Thank you all so much for reading, please feel free to leave a review!
Chapter title: Inspired by Charly Garcia's song, Rezo por vos (I pray for you) – from his 1987 album, Parte de la Religión (Part of the Religion)
Title translation: "The untamable light became flesh in me."
See you on the other side!
Elle.
Arc II
Chapter XVI
La Indómita Luz se Hizo Carne en Mí
"Sometimes when I look at you, I feel I'm gazing at a distant star.
It's dazzling, but the light is from tens of thousands of years ago.
Maybe the star doesn't even exist anymore. Yet sometimes that light seems more real to me than anything."
Haruki Murakami — South of the Border, West of the Sun
They surround him like a million broken parachutes. Incandescent fireflies soar to kiss a smoky obsidian blanket.
The immensity of the mountains at night, and their capricious trails and paths leading to a lost Eden seem to reach out for him somehow. They stretch their ethereal fingertips to touch the void that's guiding his steps, their desperate efforts are willing to envelop his whole body and, finally, touch the edges of his torn melancholy.
Incandescent fireflies soar to kiss a smoky obsidian blanket. As they swirl away their combusted animas they dress in crimson and gold. They rise as they burn; they melt savagely into the thin air. They disappear, as they find each other lost in a celestial ignition, they tell stories about everything that is no more.
As he walks, he follows their silent calling with eyes that have seen it all. He dares to touch them; the fire of a flame that burns no more: those dancing ghosts made of fragments of his own afire existence, they have now become the ashes of his long-lost paradise.
Incandescent fireflies soar to kiss a smoky obsidian blanket – they fly around in a perpetual dance of fire and decay; he's already been here before.
The feeling; roaring inside his chest.
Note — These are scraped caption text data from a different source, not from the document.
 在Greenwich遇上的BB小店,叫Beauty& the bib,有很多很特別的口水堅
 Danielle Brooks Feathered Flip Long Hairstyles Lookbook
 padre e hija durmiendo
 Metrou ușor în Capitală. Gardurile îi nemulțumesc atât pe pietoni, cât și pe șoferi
He knows it all too well. Déjà vu.
The parallelism, too vivid, imprints the marks of his own past on his skin. His eternally wounded skin; secluding the nomad trapped inside that vessel made of flesh and bone. The man marches, alone, as his clumsy feet stumble upon the rocks and stones – mere decoys in a path of desperation, he knows.
He smells the smoke; the disengaging odor of everything that's ending, he knows. He knows the fire – knows all fires and yet, knows no fire.
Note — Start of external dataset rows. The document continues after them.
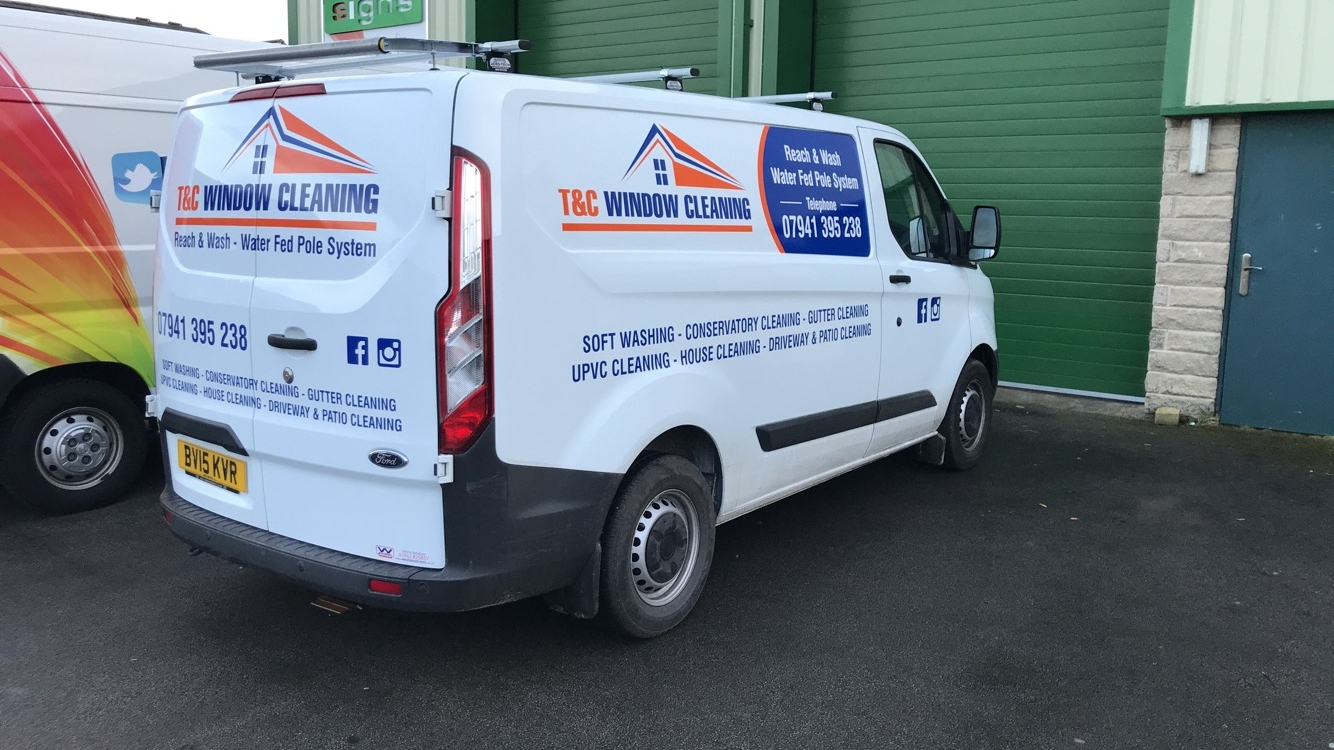Window Cleaning Vehicle Graphics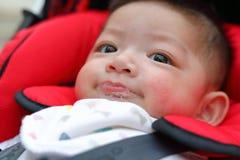 A saliva brincalhão feliz das bolhas do bebê bonito baba na boca da criança Fotografia de Stock Royalty Free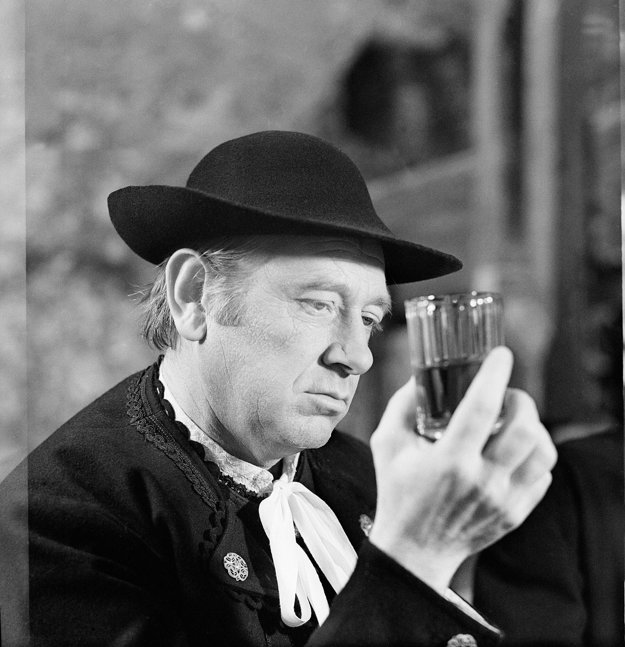 Vo filme Červené víno.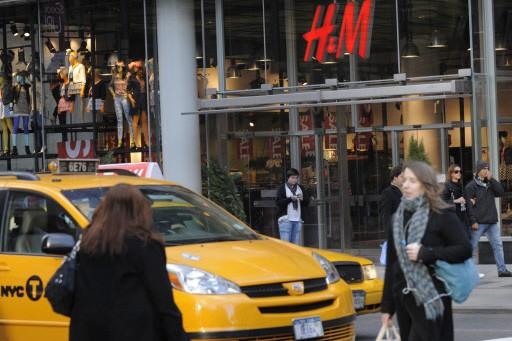 Des boutiques comme H&M ont été montrées du... (Photo: AFP)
"When we heard your entire battalion had been erased in that fire, we thought we wouldn't see you again."
"What fire?"
His trembling knees are about to succumb, the cold air whistling around him is gradually lacerating his skin with the might of a god – the wrath of a god, the sin of his abandonment. He should have stayed.
He should have stayed.
"Those northern bastards started a fire that killed everyone in that zone and destroyed every building."
The liquor store is no more. And the cabin is no more. In the shape of burnt wood and twisted metal more ghosts will rise to haunt him, there will be new bones waiting in the torturous hours of his sleep, new regrets shall come to punish him during his lonesome, troubling nights.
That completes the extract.